The following is an excerpt from Phill Jones’ recent white paper The Top Trends in Knowledge and Information Management. Download the full paper here.
The goal of aggregated search is to provide integrated search across multiple, heterogeneous sources. There are broadly two technology approaches that have been used to achieve this; federated search and web-scale indexing, but those aren’t the only options.
Federated search
This approach passes the search query to multiple databases behind the scenes. Early versions used screen-scraping, which failed when a content provider changed their website. More recently web technologies like APIs have made this approach more robust.
Advantages:
- Compatible with a broader variety of information sources. Many proprietary content providers won’t allow content to be indexed.
Disadvantages:
- Can be fragile under some circumstances.
- Search speed is limited by content provider systems.
Web-scale indexing
The best-known web-scale indexing service is Google. This technique involves creating a database of all the content needed to be searched. The index is searched like the index of a book and linked back to the content.
Advantages:
- Fast and robust search creates a compelling user experience.
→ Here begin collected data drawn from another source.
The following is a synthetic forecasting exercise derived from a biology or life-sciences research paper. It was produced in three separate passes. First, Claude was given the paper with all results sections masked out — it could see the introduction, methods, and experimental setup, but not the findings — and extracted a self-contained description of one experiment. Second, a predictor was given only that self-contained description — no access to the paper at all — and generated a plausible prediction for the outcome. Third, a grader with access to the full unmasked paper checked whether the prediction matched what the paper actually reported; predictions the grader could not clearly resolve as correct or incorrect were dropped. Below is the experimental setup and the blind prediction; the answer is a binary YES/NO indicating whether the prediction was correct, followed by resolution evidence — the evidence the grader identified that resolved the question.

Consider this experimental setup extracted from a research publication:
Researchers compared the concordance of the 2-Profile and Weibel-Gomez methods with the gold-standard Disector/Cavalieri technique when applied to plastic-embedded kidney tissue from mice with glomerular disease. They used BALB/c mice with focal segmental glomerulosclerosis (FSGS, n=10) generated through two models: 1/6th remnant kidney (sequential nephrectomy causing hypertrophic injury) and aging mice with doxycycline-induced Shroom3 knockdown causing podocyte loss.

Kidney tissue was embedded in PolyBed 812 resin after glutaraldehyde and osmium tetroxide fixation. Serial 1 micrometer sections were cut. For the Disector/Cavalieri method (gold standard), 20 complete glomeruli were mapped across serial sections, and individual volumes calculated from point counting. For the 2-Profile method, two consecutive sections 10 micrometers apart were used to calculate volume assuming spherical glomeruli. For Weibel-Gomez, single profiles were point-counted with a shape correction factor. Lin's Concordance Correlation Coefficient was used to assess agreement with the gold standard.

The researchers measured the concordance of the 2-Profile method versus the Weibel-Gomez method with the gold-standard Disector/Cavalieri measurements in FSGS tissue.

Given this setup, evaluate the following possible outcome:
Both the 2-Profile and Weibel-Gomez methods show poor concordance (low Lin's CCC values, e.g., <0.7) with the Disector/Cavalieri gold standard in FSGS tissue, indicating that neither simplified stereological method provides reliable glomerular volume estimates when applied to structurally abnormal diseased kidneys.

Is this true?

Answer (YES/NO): NO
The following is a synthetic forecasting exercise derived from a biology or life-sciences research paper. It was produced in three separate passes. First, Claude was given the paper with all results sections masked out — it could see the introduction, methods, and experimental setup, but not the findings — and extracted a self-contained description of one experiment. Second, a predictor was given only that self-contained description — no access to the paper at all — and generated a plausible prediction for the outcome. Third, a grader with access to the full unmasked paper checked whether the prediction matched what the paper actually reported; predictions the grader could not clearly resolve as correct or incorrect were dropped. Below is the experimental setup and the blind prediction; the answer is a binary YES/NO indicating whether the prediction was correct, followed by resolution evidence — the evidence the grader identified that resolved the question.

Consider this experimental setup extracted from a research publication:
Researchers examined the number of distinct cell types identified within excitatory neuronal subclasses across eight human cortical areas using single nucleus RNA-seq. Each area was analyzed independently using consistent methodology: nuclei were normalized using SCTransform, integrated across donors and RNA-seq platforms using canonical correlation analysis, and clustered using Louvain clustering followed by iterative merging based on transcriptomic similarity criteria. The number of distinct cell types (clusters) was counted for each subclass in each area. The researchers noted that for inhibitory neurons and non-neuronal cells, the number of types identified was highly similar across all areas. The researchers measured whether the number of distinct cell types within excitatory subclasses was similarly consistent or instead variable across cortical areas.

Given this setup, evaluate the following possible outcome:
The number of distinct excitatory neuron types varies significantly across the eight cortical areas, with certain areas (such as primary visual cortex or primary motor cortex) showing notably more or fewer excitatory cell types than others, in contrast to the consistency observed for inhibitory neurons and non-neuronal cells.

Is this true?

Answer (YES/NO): YES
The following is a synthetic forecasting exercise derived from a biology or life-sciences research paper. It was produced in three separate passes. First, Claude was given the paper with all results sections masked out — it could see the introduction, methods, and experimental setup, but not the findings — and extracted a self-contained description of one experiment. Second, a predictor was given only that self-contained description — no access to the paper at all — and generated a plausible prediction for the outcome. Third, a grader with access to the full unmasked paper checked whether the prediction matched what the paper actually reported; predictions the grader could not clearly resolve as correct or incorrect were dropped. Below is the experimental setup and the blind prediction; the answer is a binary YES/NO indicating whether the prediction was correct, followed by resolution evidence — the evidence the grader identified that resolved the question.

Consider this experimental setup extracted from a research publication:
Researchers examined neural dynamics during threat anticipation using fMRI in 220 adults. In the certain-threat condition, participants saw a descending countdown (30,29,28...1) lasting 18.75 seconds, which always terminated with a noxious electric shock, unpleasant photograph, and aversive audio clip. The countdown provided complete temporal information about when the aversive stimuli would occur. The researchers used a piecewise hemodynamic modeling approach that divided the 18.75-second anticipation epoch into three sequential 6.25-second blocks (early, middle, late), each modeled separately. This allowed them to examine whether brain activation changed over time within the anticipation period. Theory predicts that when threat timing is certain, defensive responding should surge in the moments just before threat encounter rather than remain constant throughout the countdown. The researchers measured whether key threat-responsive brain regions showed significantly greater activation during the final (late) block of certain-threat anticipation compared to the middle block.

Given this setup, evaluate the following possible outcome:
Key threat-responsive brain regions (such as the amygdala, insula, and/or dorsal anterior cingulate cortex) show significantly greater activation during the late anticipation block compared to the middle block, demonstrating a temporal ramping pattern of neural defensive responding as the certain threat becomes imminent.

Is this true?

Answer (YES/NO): NO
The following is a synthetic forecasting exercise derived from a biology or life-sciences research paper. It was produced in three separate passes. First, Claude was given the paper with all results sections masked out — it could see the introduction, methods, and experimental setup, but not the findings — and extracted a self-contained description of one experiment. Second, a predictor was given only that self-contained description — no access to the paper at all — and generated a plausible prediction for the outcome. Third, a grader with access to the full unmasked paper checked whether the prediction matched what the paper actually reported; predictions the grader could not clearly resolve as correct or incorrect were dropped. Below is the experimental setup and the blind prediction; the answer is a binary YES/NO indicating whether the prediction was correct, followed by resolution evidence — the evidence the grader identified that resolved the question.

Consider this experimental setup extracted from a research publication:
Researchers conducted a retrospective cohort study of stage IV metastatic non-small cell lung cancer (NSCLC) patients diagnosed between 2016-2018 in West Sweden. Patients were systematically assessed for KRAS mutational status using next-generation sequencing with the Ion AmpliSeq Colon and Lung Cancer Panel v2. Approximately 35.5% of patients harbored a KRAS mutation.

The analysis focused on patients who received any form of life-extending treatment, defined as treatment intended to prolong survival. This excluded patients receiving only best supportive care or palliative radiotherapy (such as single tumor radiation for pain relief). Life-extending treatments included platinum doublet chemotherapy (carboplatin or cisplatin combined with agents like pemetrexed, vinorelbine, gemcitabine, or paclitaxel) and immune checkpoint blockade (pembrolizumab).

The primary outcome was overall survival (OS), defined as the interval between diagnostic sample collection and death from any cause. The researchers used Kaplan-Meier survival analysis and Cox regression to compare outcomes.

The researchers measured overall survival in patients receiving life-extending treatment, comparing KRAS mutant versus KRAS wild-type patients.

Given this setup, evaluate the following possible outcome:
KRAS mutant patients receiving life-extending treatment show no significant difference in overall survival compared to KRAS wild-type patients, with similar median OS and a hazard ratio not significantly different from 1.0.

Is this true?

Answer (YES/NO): YES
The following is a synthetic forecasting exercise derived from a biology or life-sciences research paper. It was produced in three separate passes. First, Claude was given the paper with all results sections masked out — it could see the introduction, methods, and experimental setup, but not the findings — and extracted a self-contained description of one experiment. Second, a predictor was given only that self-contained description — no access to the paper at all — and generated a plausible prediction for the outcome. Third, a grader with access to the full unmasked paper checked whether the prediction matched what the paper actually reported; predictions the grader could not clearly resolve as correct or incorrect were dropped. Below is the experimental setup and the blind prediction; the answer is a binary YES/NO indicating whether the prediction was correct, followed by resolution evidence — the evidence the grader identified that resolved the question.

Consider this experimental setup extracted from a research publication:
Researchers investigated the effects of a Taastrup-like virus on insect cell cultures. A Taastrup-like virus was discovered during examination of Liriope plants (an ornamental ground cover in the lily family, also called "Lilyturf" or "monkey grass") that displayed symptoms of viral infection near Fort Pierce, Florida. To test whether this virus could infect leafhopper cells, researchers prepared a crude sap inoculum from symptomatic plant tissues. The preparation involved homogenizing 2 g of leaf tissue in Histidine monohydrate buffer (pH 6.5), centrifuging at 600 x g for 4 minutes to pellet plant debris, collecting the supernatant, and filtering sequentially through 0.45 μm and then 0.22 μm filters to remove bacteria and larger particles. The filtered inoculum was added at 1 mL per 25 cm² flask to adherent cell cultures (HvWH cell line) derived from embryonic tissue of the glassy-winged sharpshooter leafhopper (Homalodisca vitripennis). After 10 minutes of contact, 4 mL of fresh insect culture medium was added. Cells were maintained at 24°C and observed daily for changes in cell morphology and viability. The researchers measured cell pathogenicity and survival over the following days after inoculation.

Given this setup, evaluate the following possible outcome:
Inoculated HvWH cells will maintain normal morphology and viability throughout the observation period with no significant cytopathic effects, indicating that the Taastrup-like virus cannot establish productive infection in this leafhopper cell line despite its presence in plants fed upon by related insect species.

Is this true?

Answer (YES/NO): NO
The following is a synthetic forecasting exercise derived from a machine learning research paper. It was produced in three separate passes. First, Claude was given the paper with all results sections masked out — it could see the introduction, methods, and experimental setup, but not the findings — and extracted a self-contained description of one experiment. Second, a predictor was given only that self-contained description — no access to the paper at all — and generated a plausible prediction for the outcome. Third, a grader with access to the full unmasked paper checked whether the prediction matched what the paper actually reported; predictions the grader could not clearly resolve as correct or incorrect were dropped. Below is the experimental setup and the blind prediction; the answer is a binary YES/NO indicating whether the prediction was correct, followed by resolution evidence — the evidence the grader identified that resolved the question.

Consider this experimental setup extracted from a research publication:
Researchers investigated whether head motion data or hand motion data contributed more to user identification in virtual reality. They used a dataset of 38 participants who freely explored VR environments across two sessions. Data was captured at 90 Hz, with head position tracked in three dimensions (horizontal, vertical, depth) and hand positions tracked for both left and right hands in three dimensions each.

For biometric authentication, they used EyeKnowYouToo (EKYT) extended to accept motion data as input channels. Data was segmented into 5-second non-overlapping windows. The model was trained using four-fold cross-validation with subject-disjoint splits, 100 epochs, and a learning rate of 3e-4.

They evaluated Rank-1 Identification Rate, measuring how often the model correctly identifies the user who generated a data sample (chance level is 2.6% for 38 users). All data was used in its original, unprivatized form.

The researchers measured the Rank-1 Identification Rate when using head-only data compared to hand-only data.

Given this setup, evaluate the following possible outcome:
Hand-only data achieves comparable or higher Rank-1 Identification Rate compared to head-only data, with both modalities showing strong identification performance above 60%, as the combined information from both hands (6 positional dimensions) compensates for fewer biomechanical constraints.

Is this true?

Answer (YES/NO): NO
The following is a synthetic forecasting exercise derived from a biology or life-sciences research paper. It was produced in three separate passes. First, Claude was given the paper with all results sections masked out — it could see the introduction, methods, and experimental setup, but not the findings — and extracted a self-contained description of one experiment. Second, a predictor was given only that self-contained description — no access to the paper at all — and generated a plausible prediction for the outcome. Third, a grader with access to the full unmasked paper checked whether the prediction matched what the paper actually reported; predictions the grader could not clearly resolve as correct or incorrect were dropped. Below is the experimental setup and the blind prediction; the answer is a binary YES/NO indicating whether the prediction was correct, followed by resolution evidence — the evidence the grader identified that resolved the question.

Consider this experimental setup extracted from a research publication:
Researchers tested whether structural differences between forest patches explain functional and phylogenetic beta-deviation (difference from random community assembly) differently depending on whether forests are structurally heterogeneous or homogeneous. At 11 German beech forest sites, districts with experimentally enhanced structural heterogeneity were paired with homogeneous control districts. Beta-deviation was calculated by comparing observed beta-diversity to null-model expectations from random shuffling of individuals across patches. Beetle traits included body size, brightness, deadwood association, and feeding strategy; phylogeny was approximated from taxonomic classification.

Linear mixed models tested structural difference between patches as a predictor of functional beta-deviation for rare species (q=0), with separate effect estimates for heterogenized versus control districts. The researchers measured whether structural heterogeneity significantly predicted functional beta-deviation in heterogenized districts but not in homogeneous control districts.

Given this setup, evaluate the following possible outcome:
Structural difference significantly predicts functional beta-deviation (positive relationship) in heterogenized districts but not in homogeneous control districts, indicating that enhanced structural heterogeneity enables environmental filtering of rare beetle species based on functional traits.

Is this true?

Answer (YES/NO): YES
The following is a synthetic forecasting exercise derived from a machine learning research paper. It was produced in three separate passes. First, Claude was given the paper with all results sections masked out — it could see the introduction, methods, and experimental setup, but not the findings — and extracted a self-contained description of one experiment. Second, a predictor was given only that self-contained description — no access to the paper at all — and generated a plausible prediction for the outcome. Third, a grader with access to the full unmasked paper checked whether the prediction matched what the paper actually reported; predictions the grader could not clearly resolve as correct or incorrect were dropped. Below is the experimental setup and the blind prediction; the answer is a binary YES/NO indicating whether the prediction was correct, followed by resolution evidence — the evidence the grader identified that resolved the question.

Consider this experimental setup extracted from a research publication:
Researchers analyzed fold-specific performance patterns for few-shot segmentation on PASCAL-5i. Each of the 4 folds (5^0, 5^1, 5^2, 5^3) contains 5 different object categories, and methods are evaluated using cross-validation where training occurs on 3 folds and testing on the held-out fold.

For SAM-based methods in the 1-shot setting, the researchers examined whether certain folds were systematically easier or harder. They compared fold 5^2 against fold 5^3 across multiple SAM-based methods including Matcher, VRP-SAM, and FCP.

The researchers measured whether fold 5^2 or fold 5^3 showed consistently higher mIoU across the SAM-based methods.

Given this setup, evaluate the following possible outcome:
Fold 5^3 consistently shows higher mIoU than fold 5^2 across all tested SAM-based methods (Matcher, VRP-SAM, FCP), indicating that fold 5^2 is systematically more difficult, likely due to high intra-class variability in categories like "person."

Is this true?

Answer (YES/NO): NO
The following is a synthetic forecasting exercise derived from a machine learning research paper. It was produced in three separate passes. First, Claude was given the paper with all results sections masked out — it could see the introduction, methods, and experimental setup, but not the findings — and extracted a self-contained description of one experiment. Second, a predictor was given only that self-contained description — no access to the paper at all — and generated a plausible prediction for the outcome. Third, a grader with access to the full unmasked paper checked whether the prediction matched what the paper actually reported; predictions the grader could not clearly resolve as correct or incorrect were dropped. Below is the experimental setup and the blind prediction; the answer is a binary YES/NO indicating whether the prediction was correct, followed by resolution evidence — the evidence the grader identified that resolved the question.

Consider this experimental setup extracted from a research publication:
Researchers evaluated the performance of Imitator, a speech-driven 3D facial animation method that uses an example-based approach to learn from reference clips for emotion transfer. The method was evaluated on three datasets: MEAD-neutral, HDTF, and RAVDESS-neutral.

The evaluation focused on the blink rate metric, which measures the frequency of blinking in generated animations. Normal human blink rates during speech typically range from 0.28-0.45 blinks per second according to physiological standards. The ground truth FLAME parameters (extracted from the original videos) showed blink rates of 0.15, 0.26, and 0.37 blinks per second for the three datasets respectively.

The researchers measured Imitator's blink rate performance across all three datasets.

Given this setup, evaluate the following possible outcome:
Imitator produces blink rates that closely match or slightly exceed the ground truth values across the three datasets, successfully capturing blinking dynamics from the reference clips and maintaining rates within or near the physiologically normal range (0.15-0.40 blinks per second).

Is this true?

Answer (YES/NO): NO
- Computational techniques like indexed knowledge graphs can automatically surface connection between different sources.
Disadvantages:
- Not all sources can be indexed. Google, for example, can’t index content behind a paywall.
- Content needs to be regularly re-crawled to keep the index up to date.
A third way — fully aggregated search
Neither federated search nor web-scale indexing provides the perfect solution for a commercial knowledge and information management environment. A fully integrated approach can index content when possible and a knowledge graph of objects, concepts and connections can be created. Although the creation of real-time knowledge graphs is not computationally feasible, results that need to be retrieved in real time can be readily mapped onto a pre-existing graph. This hybrid approach can provide the best of both worlds.
Keep learning:
- Download Phill Jones’ white paper: The Top Trends in Knowledge and Information Management
- Read a related blog post: What are FAIR Data Principles?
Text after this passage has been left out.